By ELLEN KNICKMEYER (Associated Press)
WASHINGTON (AP) — A major deadline under the half-century-old War Powers Resolution came this week for President Joe Biden to obtain Congress’ approval to keep waging his military campaign against Yemen’s Houthis, in line with its sole authority under the U.S. Constitution to declare war and otherwise authorize military force.
Came, and went, in public silence — even from Senate Democrats frustrated by the Biden administration’s blowing past some of the checkpoints that would give Congress more of a say in the United States’ deepening military engagement in the Middle East conflicts.
The Biden administration contends that nothing in the War Powers Resolution, or other deadlines, directives and laws, requires it to change its military support for Israel’s five-month-old war in Gaza, or two months of U.S. military strikes on the Houthis, or to submit to greater congressional oversight or control.
That’s left some frustrated Senate Democrats calibrating how far to go in confronting a president of their own party over his military authority.
Democrats are wary of undercutting Biden as he faces a difficult reelection campaign. Their ability to act is limited by their control of only one chamber, the Senate, where some Democrats — and many Republicans — back Biden’s military actions in the Middle East.
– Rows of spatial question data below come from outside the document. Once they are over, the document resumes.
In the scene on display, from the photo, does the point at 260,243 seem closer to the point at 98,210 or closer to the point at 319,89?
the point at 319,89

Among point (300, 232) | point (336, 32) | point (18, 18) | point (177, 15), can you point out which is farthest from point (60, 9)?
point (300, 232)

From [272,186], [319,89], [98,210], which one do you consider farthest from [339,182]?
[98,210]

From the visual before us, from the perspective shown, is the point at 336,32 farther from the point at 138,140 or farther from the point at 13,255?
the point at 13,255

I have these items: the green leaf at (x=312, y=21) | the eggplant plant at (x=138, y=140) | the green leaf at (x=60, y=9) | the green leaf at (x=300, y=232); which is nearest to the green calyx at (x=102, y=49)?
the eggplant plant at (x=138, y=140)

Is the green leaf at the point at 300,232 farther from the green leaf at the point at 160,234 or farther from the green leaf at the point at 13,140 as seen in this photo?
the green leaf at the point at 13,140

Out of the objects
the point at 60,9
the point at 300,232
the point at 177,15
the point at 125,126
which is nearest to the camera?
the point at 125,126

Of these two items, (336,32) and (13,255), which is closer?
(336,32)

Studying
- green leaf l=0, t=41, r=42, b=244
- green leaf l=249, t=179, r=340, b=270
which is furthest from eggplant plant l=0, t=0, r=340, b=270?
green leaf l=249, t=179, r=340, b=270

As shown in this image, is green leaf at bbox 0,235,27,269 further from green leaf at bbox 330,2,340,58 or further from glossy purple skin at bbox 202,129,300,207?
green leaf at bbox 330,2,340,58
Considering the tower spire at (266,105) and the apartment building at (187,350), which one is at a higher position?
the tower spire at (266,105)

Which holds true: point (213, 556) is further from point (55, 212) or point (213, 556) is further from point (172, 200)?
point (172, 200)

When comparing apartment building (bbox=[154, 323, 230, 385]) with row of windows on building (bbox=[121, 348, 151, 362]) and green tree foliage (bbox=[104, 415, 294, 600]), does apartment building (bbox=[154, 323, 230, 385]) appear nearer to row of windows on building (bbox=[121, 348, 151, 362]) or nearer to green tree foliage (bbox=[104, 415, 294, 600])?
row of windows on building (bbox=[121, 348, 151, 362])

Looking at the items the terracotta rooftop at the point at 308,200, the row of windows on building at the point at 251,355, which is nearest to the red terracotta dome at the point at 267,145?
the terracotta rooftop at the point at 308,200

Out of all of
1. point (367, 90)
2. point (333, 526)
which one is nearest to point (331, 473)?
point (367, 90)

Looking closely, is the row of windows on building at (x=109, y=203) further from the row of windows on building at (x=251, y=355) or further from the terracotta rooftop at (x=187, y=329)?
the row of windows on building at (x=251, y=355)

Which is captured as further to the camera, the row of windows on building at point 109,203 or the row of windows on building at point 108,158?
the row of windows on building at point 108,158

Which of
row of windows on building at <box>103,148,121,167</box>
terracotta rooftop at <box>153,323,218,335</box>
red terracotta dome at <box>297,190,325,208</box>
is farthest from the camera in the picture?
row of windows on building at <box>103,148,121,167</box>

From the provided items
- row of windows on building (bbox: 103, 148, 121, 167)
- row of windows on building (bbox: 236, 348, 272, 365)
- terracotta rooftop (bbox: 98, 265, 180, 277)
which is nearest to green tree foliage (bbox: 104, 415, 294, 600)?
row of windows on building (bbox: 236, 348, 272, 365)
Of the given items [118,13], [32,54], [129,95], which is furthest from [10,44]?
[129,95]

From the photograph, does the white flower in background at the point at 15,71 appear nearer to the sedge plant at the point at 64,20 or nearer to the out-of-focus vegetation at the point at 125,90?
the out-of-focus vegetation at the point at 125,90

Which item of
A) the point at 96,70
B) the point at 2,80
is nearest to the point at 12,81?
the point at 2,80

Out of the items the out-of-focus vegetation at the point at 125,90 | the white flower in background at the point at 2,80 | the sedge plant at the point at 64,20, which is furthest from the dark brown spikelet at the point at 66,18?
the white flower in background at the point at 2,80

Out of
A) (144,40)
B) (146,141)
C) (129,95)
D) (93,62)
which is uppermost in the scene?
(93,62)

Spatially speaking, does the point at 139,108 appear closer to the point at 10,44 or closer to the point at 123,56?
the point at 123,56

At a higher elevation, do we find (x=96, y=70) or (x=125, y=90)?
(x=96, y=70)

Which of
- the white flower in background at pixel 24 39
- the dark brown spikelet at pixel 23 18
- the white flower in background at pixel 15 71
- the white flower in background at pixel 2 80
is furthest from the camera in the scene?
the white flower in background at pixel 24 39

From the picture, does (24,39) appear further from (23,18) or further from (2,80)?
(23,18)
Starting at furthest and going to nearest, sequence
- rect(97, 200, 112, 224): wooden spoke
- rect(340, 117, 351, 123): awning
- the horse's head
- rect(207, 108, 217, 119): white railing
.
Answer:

While Biden’s approach gives him more leeway in how he conducts U.S. military engagement since Hamas’ Oct. 7 attacks, it risks making any crisis deeper if things go badly wrong.
James A. Siebens, leader of the Defense Strategy and Planning project at the Stimson Center in Washington, called it a “latent constitutional crisis.”
The Middle East conflicts have revived what’s been a long-running clash between presidents, who are the commanders in chief, and Congress, which holds the authority to stop and start wars, or lesser uses of military force, and controls their funding.